Its sales have taken a hit, but price-cutting could backfire

Eckhard Pfeiffer isn't backing down. In 1994, Compaq Computer Corp.'s chief executive laid out a strategy to grab twice the market share of his nearest rival PC maker by 2000. Since then, Pfeiffer has expanded the computer company's revenues at twice the industry's rate. In its December quarter, Compaq posted an astounding 45% revenue jump, to $4.7 billion.

So when Compaq's corporate PC sales and margins took an unexpected hit in February, Pfeiffer stepped on the gas. On Mar. 4, he chopped PC prices by as much as 21%. The idea: Use lower prices and heavier dealer incentives to reach for 35% revenue growth--margins be damned. The move stunned Wall Street, which drove down Compaq shares by 18%, to around $40. Analysts, meanwhile, began slashing earnings forecasts for 1996, from about $4.80 per share to $4.20. Compaq's pricing move prompted competitors, including Hewlett-Packard, Digital Equipment, and IBM, to follow suit--some of them with cuts of nearly 30%.

RESTLESS DEALERS. Underlying Pfeiffer's moves are some little-noticed shifts in the PC industry that could make the strategy even riskier than it seems. Businesses increasingly are buying low-priced home PCs for their offices, and that threatens the margins of Compaq and other companies that specialize in sophisticated machines. The worry for PC companies: that the 25% to 38% gross margins typical of business PCs and network servers will fall nearer the scant 15% margins of home PCs as price wars spread from the home to the business market.
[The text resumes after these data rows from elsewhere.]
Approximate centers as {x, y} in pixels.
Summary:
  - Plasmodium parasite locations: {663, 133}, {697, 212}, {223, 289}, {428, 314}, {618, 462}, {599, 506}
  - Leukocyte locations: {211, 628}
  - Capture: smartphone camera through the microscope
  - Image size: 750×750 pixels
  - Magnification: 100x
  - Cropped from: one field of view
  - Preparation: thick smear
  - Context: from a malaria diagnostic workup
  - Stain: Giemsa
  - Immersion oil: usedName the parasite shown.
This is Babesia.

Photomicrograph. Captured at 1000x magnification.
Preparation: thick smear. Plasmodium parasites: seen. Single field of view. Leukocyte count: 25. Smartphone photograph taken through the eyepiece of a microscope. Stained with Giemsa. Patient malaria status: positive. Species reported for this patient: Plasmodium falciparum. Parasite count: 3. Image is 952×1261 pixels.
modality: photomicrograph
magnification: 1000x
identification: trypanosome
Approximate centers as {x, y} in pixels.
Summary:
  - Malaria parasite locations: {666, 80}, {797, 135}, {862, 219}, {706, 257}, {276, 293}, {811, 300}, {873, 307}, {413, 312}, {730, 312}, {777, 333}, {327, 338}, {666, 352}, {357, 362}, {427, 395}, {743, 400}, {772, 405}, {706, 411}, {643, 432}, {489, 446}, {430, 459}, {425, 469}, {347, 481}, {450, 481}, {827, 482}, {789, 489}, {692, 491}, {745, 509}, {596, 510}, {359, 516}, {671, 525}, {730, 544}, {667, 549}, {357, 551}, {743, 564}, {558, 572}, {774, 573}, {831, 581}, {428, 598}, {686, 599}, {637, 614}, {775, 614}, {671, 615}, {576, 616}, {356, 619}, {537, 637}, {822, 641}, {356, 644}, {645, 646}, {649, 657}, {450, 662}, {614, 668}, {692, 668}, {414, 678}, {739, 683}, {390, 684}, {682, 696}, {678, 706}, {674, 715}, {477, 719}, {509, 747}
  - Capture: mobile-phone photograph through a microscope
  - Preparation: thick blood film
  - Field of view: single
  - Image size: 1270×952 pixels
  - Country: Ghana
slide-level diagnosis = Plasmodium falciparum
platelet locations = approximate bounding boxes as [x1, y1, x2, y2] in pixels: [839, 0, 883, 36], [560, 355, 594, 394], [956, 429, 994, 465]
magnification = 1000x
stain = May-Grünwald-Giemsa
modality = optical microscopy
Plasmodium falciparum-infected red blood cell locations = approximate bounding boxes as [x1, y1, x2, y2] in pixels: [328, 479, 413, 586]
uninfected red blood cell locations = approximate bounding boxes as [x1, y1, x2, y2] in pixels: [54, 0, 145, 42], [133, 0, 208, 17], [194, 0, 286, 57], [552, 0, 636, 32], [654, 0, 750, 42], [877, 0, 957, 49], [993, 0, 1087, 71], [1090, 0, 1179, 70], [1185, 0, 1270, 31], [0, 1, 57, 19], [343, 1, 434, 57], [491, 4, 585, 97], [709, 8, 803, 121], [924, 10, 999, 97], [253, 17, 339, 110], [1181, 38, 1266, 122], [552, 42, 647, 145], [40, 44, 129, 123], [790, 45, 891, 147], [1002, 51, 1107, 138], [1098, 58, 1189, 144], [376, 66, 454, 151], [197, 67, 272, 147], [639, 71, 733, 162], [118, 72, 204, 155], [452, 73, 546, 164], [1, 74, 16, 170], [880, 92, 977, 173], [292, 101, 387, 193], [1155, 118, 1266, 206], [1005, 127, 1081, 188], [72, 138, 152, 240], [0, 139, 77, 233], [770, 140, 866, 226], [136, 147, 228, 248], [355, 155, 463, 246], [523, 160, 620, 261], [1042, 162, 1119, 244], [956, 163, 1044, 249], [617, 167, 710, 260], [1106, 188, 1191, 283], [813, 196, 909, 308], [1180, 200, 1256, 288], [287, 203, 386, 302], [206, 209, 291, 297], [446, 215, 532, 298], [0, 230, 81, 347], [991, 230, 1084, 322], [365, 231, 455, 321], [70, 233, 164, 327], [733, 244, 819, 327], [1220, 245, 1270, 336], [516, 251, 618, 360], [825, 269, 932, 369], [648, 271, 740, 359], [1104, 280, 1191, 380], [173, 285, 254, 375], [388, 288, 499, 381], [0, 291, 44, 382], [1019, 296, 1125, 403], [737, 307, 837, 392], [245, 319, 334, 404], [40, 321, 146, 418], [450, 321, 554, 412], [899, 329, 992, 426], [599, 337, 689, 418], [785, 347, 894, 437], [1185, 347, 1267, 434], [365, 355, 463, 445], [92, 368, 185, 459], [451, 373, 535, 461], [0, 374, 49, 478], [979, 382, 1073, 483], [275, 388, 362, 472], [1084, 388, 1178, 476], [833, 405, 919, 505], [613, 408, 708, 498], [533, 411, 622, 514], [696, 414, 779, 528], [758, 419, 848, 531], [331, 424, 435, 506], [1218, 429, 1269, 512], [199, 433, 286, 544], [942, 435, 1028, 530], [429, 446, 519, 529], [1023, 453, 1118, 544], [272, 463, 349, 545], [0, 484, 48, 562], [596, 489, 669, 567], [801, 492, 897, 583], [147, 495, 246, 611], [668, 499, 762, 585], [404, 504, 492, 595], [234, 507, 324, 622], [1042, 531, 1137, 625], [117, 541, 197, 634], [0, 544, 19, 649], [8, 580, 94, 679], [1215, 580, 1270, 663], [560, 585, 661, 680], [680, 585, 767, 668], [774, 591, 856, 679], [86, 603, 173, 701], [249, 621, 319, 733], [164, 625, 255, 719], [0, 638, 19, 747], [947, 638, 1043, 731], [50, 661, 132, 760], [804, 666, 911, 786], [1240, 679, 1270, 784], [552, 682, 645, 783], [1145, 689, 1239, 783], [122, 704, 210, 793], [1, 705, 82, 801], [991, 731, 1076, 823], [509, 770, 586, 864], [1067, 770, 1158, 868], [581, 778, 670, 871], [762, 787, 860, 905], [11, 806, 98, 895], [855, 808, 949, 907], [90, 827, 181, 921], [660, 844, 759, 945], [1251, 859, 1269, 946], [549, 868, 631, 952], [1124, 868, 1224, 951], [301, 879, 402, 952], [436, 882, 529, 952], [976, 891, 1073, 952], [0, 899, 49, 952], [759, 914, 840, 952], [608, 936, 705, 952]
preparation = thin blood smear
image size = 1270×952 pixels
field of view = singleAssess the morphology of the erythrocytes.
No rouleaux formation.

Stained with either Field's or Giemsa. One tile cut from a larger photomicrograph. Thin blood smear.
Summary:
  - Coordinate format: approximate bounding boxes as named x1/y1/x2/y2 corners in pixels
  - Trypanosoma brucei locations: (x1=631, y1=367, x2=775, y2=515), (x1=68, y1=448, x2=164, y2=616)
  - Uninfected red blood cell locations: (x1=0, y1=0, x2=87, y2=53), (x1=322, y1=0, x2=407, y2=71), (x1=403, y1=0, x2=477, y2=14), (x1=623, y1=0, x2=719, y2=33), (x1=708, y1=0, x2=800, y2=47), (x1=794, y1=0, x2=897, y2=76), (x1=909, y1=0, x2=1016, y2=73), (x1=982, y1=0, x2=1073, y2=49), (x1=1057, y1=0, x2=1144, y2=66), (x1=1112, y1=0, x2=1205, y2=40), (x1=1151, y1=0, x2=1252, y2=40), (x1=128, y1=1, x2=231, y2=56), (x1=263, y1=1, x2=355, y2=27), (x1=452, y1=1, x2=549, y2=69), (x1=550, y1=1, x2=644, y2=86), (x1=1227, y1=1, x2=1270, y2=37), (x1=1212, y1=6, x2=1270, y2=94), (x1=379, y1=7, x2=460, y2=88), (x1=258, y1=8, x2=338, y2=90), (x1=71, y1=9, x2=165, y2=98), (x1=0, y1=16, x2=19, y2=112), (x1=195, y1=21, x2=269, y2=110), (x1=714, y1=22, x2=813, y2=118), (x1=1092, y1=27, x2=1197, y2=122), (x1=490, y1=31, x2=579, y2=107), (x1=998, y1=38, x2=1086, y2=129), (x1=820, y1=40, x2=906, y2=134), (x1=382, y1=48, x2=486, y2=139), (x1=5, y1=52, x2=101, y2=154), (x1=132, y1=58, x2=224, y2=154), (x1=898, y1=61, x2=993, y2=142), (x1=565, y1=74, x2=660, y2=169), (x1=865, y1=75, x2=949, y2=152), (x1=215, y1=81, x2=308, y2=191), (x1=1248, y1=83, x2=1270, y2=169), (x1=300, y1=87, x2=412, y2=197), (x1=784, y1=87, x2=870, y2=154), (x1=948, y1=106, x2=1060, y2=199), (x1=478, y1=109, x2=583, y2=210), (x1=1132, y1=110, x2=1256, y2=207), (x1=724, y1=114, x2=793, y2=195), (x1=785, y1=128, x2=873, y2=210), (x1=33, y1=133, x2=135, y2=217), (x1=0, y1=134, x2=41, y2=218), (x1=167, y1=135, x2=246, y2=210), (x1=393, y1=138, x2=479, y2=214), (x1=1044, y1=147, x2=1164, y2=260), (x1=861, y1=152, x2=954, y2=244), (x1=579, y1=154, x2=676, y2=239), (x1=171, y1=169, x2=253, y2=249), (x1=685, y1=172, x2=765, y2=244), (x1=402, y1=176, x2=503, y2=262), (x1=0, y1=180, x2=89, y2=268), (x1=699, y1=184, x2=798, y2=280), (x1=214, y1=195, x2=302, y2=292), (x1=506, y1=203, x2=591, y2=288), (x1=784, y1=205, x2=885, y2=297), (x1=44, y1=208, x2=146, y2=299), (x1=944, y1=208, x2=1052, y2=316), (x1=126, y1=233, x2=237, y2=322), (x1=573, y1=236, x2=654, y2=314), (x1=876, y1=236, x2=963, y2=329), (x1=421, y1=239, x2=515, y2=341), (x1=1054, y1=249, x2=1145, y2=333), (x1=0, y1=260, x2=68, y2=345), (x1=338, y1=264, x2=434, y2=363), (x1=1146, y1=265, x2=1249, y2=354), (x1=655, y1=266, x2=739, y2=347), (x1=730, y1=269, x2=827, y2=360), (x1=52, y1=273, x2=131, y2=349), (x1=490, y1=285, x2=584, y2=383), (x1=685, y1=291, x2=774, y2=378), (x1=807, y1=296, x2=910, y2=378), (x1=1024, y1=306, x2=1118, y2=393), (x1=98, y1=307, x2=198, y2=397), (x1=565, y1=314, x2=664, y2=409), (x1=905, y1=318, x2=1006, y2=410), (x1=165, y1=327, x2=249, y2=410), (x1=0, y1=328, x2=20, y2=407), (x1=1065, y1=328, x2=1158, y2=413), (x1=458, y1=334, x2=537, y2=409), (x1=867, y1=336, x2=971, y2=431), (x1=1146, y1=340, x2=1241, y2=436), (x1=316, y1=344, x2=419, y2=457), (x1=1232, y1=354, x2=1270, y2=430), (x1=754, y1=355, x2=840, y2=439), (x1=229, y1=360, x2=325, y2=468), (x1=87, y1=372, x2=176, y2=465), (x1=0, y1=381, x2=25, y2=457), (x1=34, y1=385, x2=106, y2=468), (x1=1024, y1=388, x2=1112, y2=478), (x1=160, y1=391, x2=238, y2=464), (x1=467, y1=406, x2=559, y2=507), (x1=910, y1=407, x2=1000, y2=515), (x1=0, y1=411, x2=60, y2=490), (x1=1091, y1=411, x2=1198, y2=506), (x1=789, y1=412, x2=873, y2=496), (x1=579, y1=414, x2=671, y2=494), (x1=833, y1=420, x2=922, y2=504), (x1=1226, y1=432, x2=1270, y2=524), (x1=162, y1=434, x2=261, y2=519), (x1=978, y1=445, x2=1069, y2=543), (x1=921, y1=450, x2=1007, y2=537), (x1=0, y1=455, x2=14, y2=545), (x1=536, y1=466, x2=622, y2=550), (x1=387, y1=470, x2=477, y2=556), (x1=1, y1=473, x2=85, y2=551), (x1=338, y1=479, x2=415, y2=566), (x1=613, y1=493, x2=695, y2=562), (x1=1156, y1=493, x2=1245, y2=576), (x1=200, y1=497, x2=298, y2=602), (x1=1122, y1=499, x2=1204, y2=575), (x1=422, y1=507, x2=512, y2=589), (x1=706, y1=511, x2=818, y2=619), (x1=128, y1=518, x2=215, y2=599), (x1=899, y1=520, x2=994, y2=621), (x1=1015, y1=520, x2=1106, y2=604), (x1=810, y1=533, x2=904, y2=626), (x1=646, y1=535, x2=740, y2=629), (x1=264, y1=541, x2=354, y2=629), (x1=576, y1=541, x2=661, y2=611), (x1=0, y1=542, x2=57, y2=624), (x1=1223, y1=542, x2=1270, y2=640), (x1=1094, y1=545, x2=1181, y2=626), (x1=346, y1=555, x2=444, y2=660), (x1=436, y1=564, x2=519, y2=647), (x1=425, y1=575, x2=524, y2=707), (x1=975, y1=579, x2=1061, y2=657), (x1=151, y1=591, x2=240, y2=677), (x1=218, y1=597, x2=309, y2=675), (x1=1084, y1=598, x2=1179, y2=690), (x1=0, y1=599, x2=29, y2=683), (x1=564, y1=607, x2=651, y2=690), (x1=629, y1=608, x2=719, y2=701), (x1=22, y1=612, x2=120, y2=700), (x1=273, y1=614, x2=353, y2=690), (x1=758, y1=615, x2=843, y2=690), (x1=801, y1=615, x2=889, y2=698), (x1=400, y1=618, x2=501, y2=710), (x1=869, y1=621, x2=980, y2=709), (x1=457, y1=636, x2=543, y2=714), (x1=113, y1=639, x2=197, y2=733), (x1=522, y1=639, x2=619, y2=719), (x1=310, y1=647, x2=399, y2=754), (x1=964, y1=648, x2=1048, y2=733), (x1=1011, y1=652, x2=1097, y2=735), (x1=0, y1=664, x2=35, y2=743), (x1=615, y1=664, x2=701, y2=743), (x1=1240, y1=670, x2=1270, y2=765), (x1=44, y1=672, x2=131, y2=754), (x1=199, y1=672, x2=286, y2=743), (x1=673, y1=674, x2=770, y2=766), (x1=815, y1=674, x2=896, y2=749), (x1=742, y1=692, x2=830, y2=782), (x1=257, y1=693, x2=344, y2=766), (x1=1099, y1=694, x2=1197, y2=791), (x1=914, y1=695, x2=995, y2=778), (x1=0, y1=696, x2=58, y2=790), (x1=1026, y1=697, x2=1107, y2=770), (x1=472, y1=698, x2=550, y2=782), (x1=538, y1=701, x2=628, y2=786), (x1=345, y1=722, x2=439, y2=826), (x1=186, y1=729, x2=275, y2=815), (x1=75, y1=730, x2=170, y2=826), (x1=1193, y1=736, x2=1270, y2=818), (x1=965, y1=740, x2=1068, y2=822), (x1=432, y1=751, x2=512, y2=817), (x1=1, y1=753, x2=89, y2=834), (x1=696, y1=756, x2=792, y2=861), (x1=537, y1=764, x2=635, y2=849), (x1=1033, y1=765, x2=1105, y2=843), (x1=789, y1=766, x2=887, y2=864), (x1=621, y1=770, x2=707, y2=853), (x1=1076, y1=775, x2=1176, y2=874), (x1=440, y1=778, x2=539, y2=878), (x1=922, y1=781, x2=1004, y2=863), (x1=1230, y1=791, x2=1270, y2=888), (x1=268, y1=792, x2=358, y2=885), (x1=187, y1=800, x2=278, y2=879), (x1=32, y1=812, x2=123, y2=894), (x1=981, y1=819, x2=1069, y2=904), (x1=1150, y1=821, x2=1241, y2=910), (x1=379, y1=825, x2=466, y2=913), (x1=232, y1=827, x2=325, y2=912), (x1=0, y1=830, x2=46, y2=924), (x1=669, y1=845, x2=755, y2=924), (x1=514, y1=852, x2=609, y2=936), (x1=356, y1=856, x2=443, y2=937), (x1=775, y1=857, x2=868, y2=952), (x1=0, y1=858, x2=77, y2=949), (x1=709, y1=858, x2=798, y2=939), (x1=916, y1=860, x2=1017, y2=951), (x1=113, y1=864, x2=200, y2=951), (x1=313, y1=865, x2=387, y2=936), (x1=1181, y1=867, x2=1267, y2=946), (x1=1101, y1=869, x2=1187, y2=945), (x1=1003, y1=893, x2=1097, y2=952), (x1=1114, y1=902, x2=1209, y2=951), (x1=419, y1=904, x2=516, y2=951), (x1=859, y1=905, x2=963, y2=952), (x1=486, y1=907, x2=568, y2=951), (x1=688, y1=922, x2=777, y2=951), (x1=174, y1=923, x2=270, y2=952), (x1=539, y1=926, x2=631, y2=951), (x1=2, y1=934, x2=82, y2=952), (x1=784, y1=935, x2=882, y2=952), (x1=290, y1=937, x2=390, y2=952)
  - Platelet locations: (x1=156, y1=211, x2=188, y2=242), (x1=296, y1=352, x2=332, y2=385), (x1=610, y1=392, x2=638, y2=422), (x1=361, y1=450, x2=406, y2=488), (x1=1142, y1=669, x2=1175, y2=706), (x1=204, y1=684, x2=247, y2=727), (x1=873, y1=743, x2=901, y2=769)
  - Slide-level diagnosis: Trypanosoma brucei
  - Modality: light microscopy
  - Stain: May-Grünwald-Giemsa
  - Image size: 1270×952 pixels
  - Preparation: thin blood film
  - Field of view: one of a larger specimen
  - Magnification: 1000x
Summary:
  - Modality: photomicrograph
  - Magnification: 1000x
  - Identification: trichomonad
The risk is real because many corporate PC dealers are demanding the right to sell home computers to businesses. Home PCs now are available mainly through mass merchandisers; corporate dealers are usually prohibited by contract from selling them. But that may change soon. Says MicroAge CEO Jeffrey McKeever: "There's too much pressure to do it; as soon as one breaks ranks, the others will."

Pfeiffer's second big worry: HP, IBM, and other major rivals are targeting Compaq's hugely profitable business selling servers--machines that connect desktop PCs to networks. Servers account for about half of Compaq's profits (chart). And Intel Corp. is giving a boost to Compaq's rivals by selling designs and processor boards that allow any computer maker to build high-end servers, using off-the-shelf disks and software.


Compaq is feeling the heat. HP and IBM already are nipping into Compaq's server market share. Starting in June, those rivals, as well as Dell Computer Corp., plan to offer servers using Intel boards. Such pressure is one reason that in 1995's fourth quarter, Compaq's share of the server market fell to 33%, from 39% in the third quarter, estimates researcher International Data Corp. Promises IBM Personal Computer Co. Group Executive Robert M. Stephenson: "That isn't going to let up. I'm going after that market with a vengeance."

Pfeiffer's counterstrategy: make Compaq's corporate PCs and servers less vulnerable to price wars by rushing out new models. On Mar. 4, Compaq introduced a new line of speedier business PCs. Later this year, it will bring out new corporate machines with features such as a network management system built in. It's a typically forceful response. The question now: Is Pfeiffer's precarious game plan good enough to keep the company on track?